ArangoDB v3.10 reached End of Life (EOL) and is no longer supported.
This documentation is outdated. Please see the most recent stable version.
Combining queries with subqueries in AQL
Subqueries let you form complex requests and allow you to process more data in with a single query
How to use subqueries
Wherever an expression is allowed in AQL, a subquery can be placed. A subquery is a query part that can introduce its own local variables without affecting variables and values in its outer scope(s).
It is required that subqueries be put inside parentheses (
and )
to
explicitly mark their start and end points:
FOR p IN persons
LET recommendations = ( // subquery start
FOR r IN recommendations
FILTER p.id == r.personId
SORT p.rank DESC
LIMIT 10
RETURN r
) // subquery end
RETURN { person : p, recommendations : recommendations }
A subquery’s result can be assigned to a variable with
LET
as shown above, so that it can be referenced
multiple times or just to improve the query readability.
Function calls also use parentheses and AQL allows you to omit an extra pair if
you want to use a subquery as sole argument for a function, e.g.
MAX(<subquery>)
instead of MAX((<subquery>))
:
FOR p IN persons
COLLECT city = p.city INTO g
RETURN {
city : city,
numPersons : LENGTH(g),
maxRating: MAX( // subquery start
FOR r IN g
RETURN r.p.rating
) // subquery end
}
The extra wrapping is required if there is more than one function argument,
however, e.g. NOT_NULL((RETURN "ok"), "fallback")
.
Subqueries may also include other subqueries.
Subquery results and unwinding
Subqueries always return a result array, even if there is only a single return value:
RETURN ( RETURN 1 )
[ [ 1 ] ]
To avoid such a nested data structure, FIRST() can be used for example:
RETURN FIRST( RETURN 1 )
============================================================
■ Tasks ■
**A.** Copy the part of the AQL subqueries text between "ArangoDB v3.10 reached" and "its outer scope(s).", inclusive.
**B.** According to the AQL subqueries text, what do subqueries always return, even when there is only a single return value?
============================================================
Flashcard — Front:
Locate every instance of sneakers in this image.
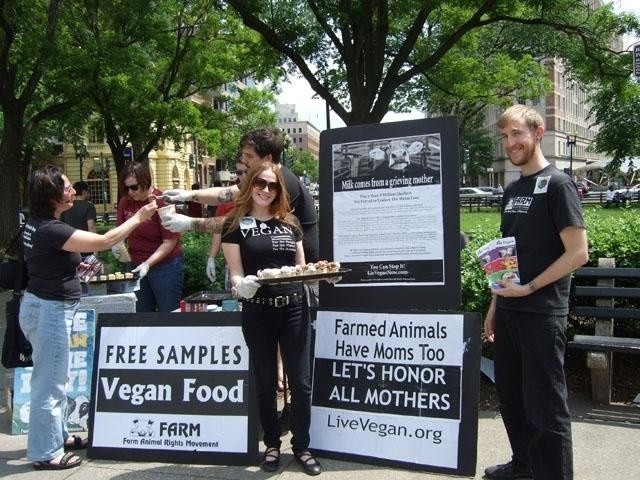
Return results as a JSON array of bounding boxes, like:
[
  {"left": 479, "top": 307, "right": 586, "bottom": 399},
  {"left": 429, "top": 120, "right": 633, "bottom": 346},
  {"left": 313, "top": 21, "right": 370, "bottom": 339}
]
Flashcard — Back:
[{"left": 484, "top": 456, "right": 515, "bottom": 477}]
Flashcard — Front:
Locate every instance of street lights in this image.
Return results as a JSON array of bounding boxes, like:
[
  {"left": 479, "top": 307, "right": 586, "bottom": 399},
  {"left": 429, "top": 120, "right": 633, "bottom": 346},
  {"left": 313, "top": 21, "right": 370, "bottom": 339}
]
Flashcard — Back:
[
  {"left": 281, "top": 132, "right": 294, "bottom": 166},
  {"left": 565, "top": 130, "right": 579, "bottom": 177},
  {"left": 93, "top": 152, "right": 111, "bottom": 223}
]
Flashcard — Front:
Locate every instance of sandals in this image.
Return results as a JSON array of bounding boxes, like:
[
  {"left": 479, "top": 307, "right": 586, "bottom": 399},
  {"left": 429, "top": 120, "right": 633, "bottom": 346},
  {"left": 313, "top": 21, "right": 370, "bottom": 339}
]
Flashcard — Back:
[
  {"left": 35, "top": 451, "right": 81, "bottom": 469},
  {"left": 63, "top": 434, "right": 88, "bottom": 450},
  {"left": 259, "top": 445, "right": 280, "bottom": 472},
  {"left": 294, "top": 450, "right": 321, "bottom": 475}
]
============================================================
■ Answer set ■
**A.**
ArangoDB v3.10 reached End of Life (EOL) and is no longer supported.
This documentation is outdated. Please see the most recent stable version.
Combining queries with subqueries in AQL
Subqueries let you form complex requests and allow you to process more data in with a single query
How to use subqueries
Wherever an expression is allowed in AQL, a subquery can be placed. A subquery is a query part that can introduce its own local variables without affecting variables and values in its outer scope(s).

**B.** A result array.